Page 1 of 1
memory-mapped device
Posted: Thu Jan 24, 2008 9:33 am
by sheena9877
Hi Everyone,
I am learning hardware programming for now and intent to do OS dev in the future.
I have this question in my head that I could not find an answer else where even if I google.
My question is:
If my computer's motherboard has 4 gig of memory and my video card has 64 mb of memory, will the total system memory will be 4gig + 64mb ?
Or still 4gig and the 64mb in the motherboard will be useless because it is duplicated by video card's memory. BTW I'm not considering the PAE mode.
Thanks,
Sheena
Posted: Thu Jan 24, 2008 10:04 am
by AJ
Hi,
IIRC, the computer will have 4GiB of memory only. Some of the 64MiB of video RAM will be mapped inside this region by VBE (so you'll lose the physical memory), but you won't necessarily be able to access all the video RAM unless you have enough data to write a specific driver for your video card (and thus have more control over the memory mappings).
Caution: Some video cards 'borrow' system RAM if they don't have it on board!
Cheers,
Adam
Posted: Thu Jan 24, 2008 11:31 am
by Telgin
Hmm, what about 64-bit addressing?
Now that I think about it, I'm not sure how that's handled in hardware. I'm pretty sure there's a way to either remap the video card's memory into a space above 4GB or something. Forgive me, I haven't actually gotten that far in OS devving yet.
Posted: Thu Jan 24, 2008 11:31 am
by sheena9877
Hi,
First of all thank very much.
Another question arise on my head.
If the system motherboard has 3 gig of memory and the video card has 64 mb of memory, will the system memory becomes 3 gig + 64 mb? If the answer is yes, can application use the additional 64 mb for all purposes like ordinary system ram?

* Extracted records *
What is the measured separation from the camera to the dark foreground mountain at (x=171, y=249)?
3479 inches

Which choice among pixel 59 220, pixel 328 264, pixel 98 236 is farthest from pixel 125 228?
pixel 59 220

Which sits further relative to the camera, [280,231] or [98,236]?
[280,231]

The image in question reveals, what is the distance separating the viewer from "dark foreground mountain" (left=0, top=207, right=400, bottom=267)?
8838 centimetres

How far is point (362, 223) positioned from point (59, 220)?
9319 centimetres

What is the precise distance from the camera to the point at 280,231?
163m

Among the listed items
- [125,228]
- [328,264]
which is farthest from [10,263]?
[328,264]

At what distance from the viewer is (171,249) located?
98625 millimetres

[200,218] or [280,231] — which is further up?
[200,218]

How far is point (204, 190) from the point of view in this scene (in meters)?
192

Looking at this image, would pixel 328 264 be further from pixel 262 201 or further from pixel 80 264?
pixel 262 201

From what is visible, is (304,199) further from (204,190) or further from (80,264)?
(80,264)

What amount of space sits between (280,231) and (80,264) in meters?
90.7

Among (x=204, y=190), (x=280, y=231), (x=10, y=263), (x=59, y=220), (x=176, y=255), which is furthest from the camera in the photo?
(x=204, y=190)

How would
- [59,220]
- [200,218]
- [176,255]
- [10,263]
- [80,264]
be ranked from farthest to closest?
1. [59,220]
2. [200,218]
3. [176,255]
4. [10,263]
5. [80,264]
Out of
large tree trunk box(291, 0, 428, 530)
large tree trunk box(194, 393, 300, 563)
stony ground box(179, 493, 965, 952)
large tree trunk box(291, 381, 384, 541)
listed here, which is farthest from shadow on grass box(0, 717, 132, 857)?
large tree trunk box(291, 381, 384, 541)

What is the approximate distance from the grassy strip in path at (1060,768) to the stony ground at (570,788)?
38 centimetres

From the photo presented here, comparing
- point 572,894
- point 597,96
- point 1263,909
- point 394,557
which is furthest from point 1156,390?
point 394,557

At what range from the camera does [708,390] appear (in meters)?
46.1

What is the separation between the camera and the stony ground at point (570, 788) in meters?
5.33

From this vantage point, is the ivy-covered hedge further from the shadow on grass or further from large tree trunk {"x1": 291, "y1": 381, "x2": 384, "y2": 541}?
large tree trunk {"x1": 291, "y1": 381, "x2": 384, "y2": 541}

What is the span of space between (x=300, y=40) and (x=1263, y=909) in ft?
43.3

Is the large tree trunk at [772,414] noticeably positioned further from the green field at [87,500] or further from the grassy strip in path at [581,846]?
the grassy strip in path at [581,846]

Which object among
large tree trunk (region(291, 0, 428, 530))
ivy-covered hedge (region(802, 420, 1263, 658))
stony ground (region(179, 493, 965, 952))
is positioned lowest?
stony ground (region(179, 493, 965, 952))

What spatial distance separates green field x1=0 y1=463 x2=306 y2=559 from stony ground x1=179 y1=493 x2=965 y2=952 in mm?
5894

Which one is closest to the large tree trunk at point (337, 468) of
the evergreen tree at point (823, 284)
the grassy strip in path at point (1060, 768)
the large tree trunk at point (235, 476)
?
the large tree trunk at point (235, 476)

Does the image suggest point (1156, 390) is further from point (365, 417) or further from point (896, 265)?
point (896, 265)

* Exercise requirements *
In the memory-mapped device thread, why does the reply from AJ say that mapping part of the 64MiB of video RAM inside the 4GiB region costs physical memory, and what does it say is needed to reach all of the video RAM?

* Output *
Part of the video RAM is mapped by VBE inside the 4GiB region, so that range of physical memory is lost. Reaching all of the video RAM is not guaranteed unless there is enough data to write a specific driver for the video card, which gives more control over the memory mappings.